**Selected text:**
ILLINOIS APPELLATE COURT — FIRST DISTRICT (1ST DIVISION) JUDGMENT AFFIRMED.
OPINION FILED OCTOBER 24, 1983.
SANDRA VIRZINT, PLAINTIFF-APPELLEE,
ROBERT BERANEK, DEFENDANT-APPELLANT.
Appeal from the Circuit Court of Cook County; the Hon. James
Sullivan, the Hon. Arthur Ellis and the Hon. Joseph Lavorci,
JUSTICE CAMPBELL DELIVERED THE OPINION OF THE COURT:
Defendant appeals from a jury verdict finding him to be the father of the plaintiff's child. This issue was previously before this court in Virzint v. Beranek (1980), 85 Ill. App.3d 919, 407 N.E.2d 701, but we held that there was no final and appealable order because the issue of support had not been determined in the trial court. On remand to the trial court, orders were entered against the defendant for support and maintenance along with attorney fees. Defendant now raises the following issues: (1) whether the finding of paternity was against the manifest weight of the evidence; and (2) whether the trial court erred first, in permitting testimony alleged to contradict facts adduced in the verified complaint, and second, in denying defendant's request to impeach the plaintiff on the alleged prior inconsistent statement.
The record discloses that plaintiff, age 17, first met the defendant, age 36, in 1974 when she sought his representation in her personal injury case. The plaintiff was referred to the defendant, an attorney, by Joseph Fass, a friend of the plaintiff's mother. According to the plaintiff, she dated the defendant frequently over an 11-month period and had intercourse with him on numerous occasions during that time. She testified that when she told the defendant about the pregnancy he began to give her money by placing weekly amounts in his mailbox for her to pick up. She received approximately $450 from the defendant during her pregnancy. Jimmy Efrimidis, plaintiff's friend, testified that he accompanied the plaintiff on one occasion to retrieve money from the mailbox.
Plaintiff's sister, Renee DeCarlo, and her husband, William DeCarlo, each testified that they went to the defendant's home in October 1976 to discuss the plaintiff's pregnancy with the defendant. They, along with the plaintiff's mother, said that the defendant admitted being the father of the plaintiff's child.
Joseph Fass testified that the defendant had asked for his permission to date the plaintiff and that the defendant later admitted to Fass that he was dating the plaintiff. Cathleen Damato, plaintiff's co-worker, testified that while working one evening in the coffee shop at Condesa del Mar, she saw the plaintiff and the defendant together and was introduced to him by the plaintiff at that time.

**Written instruction:**
Extend the appellate court opinion in the paternity case above, picking up right after its last sentence.

**Stored data entries:**
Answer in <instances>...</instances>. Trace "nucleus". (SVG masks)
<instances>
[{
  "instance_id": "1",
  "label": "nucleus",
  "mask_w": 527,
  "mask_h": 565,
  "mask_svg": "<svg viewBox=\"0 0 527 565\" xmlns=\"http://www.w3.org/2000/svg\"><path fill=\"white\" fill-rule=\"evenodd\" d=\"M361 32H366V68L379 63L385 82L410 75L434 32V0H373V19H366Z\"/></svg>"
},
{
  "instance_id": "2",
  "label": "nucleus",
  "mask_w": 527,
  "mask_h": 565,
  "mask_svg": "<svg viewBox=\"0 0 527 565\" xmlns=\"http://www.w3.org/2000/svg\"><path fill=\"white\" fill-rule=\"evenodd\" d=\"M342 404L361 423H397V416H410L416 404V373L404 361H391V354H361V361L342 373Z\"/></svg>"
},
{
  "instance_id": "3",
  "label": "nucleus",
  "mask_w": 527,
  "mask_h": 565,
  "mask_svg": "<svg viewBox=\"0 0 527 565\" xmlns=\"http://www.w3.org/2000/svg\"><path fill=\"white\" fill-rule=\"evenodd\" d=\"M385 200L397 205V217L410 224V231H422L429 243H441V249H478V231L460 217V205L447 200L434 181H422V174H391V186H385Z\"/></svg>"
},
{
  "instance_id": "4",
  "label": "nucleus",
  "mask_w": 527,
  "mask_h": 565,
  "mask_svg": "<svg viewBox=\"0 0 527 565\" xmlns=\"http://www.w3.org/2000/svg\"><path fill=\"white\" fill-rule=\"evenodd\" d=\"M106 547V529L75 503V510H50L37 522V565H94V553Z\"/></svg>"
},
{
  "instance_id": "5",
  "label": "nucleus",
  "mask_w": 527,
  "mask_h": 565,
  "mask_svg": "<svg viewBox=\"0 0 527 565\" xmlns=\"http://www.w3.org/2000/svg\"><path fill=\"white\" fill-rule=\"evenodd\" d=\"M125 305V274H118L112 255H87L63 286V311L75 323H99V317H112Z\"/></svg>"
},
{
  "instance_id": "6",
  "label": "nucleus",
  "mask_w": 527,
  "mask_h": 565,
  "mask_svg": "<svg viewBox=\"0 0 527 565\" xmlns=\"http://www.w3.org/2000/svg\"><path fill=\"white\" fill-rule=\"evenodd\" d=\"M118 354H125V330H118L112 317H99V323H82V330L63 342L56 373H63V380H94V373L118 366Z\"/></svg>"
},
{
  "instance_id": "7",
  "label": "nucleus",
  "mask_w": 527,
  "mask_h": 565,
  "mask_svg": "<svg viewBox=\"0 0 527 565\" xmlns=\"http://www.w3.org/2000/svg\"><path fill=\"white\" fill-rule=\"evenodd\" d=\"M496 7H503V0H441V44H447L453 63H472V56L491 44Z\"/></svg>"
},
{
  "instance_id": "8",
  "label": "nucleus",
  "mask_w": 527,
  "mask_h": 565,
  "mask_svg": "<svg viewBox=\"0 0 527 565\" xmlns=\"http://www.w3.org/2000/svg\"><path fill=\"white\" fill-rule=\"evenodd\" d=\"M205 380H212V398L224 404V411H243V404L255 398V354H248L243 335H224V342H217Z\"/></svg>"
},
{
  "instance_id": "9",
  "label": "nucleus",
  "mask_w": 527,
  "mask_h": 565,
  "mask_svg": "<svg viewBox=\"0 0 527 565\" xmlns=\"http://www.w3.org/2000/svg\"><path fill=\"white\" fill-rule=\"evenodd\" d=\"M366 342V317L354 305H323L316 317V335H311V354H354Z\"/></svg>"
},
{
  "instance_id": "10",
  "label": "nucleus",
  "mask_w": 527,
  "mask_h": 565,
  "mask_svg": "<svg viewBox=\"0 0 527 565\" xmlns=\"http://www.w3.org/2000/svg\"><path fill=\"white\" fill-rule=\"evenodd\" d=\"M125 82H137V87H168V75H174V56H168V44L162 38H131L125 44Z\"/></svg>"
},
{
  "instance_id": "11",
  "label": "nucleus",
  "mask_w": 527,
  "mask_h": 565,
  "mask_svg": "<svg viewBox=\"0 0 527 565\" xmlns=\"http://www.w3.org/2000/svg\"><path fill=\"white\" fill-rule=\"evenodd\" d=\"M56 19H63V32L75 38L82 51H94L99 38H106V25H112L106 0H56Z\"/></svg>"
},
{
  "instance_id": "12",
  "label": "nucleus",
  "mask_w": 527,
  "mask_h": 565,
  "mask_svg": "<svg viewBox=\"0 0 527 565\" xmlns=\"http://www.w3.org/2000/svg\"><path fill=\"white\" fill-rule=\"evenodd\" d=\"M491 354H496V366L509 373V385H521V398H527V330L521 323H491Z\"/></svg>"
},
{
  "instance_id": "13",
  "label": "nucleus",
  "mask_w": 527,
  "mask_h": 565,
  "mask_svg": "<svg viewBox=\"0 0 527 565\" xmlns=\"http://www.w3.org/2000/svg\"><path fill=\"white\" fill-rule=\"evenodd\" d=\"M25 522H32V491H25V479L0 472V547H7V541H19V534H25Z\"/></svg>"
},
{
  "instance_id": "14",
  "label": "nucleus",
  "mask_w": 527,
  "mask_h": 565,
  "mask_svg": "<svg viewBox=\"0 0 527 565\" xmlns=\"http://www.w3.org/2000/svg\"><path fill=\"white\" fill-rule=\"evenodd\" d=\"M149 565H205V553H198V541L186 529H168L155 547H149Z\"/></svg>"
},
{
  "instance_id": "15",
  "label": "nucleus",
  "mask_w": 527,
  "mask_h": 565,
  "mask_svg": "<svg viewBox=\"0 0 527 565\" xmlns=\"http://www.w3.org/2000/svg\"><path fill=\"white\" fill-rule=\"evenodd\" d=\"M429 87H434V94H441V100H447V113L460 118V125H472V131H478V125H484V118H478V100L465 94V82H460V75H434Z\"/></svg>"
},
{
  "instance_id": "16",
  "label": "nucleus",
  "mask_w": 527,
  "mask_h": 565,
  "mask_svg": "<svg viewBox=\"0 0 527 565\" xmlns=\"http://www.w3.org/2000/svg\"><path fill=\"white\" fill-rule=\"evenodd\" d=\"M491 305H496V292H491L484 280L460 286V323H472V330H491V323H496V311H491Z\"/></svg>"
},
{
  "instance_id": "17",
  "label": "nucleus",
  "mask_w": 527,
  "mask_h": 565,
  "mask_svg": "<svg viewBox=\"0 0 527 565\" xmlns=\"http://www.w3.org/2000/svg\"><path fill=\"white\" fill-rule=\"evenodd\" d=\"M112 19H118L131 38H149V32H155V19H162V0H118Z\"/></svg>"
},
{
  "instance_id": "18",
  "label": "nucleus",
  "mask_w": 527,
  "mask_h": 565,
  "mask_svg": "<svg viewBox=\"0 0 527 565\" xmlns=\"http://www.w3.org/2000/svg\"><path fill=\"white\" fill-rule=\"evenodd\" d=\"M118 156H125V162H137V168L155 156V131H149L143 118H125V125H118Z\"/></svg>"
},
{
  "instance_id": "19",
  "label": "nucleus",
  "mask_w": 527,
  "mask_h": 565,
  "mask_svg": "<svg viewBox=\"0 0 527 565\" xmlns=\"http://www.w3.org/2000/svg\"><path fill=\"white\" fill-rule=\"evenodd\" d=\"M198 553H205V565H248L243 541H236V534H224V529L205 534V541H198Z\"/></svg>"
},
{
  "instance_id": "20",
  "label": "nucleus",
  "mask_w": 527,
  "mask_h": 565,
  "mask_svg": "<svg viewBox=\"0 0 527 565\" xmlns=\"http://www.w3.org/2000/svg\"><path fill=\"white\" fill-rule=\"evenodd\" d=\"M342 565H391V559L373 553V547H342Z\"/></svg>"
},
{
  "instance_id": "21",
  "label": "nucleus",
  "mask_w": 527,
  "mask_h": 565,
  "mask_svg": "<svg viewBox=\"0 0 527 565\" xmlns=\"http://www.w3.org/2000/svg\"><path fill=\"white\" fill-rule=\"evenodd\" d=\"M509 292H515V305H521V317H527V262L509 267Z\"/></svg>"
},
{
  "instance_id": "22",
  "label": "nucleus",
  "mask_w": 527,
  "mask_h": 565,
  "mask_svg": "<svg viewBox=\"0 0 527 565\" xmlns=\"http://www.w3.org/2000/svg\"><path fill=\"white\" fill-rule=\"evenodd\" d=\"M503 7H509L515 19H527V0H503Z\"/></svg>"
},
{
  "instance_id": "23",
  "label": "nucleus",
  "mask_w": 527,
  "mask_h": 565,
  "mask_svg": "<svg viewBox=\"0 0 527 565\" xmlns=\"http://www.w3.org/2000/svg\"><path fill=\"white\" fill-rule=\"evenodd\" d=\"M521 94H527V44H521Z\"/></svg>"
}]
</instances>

**Task answer:**
After having been called under section 60 of the Civil Practice Act (Ill. Rev. Stat. 1981, ch. 110, par. 60), the defendant stated unequivocally that his only contact with the plaintiff was in his representation of her personal injury case. The defendant denied ever having sexual relations with the plaintiff or ever giving her money. He also stated that the DeCarlos had come to his home, but that he never admitted being the father of the plaintiff's child to the DeCarlos or to the plaintiff's mother.
Defendant argues that the evidence adduced at trial was insufficient to support a finding of paternity against him. He cites two alleged inconsistencies in the plaintiff's testimony, as compared to her deposition. First, the defendant argues that at trial the plaintiff changed the date she gave at her deposition as to when she began having sexual intercourse with the defendant. Defendant also argues that the plaintiff changed the facts at trial by testifying that she was not always alone when retrieving money from the defendant's mailbox. Defendant also contends that the plaintiff's testimony was not corroborated since all the plaintiff's witnesses were family or friends of the plaintiff.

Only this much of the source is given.